In the early hours of March 16, 2026, a fire broke out in the Trauma Care ICU of SCB Medical College and Hospital in Cuttack, Odisha, India. Twenty-three critically ill patients were sleeping in the ward when flames and thick smoke began to fill the room. By the time the fire was brought under control, twelve patients were dead.

The hospital had a sprinkler system. It did not activate. Preliminary investigations revealed why: the system’s control valve had been left closed. The fire alarm had also been disabled for several days prior to the incident. Reporting from the Times of India adds a further detail that is difficult to read: staff had noticed early sparks before the blaze took hold and did not act. The patients in that ICU had no warning, no suppression, and no intervention. They had no chance.

This was not a design failure. It was not a product failure. It was an impairment failure — and it is entirely preventable.

What is an Impairment?

In fire protection, an impairment occurs any time a water-based suppression system is taken out of service, whether intentionally or not. Planned impairments happen routinely during maintenance, repairs, or renovations. Unplanned impairments — like a valve left closed after servicing — are among the most dangerous conditions a building can face, precisely because no one knows the protection is gone.

NFPA 25, the Standard for the Inspection, Testing, and Maintenance of Water-Based Fire Protection Systems, provides a rigorous framework for managing impairments. It requires that any time a system is taken out of service, a formal impairment coordinator be designated, notifications be made to the authority having jurisdiction, a fire watch be established, and written documentation be maintained throughout. It mandates that all valves controlling water supply to sprinkler systems be supervised — either through electronic tamper switches, physical locks, or seals — so that a closed valve cannot go undetected.

NFPA 25 is not enforced in India. The SCB Medical College and Hospital was not required to follow its procedures. But had those procedures been in place, the valve closure would have triggered an immediate supervisory alarm. The disabled fire alarm would have been captured in an inspection log. A fire watch would have been in effect. Lives would likely have been saved.

India has the Codes. The Gap is in Maintenance.

### AVAILABLE DATA
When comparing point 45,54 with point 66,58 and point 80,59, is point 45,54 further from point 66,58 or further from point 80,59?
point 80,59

### QUESTIONS ON THE MATERIAL
a: Copy out the part of the passage on the Cuttack hospital fire starting with "In the early" and going on through "had no chance.".
b: According to the passage on the Cuttack hospital fire, what does NFPA 25 require whenever a system is taken out of service? List each requirement.

### TASK-BY-TASK OUTPUTS
a:
In the early hours of March 16, 2026, a fire broke out in the Trauma Care ICU of SCB Medical College and Hospital in Cuttack, Odisha, India. Twenty-three critically ill patients were sleeping in the ward when flames and thick smoke began to fill the room. By the time the fire was brought under control, twelve patients were dead.

The hospital had a sprinkler system. It did not activate. Preliminary investigations revealed why: the system’s control valve had been left closed. The fire alarm had also been disabled for several days prior to the incident. Reporting from the Times of India adds a further detail that is difficult to read: staff had noticed early sparks before the blaze took hold and did not act. The patients in that ICU had no warning, no suppression, and no intervention. They had no chance.

b:
- A formal impairment coordinator must be designated.
- Notifications must be made to the authority having jurisdiction.
- A fire watch must be established.
- Written documentation must be maintained throughout.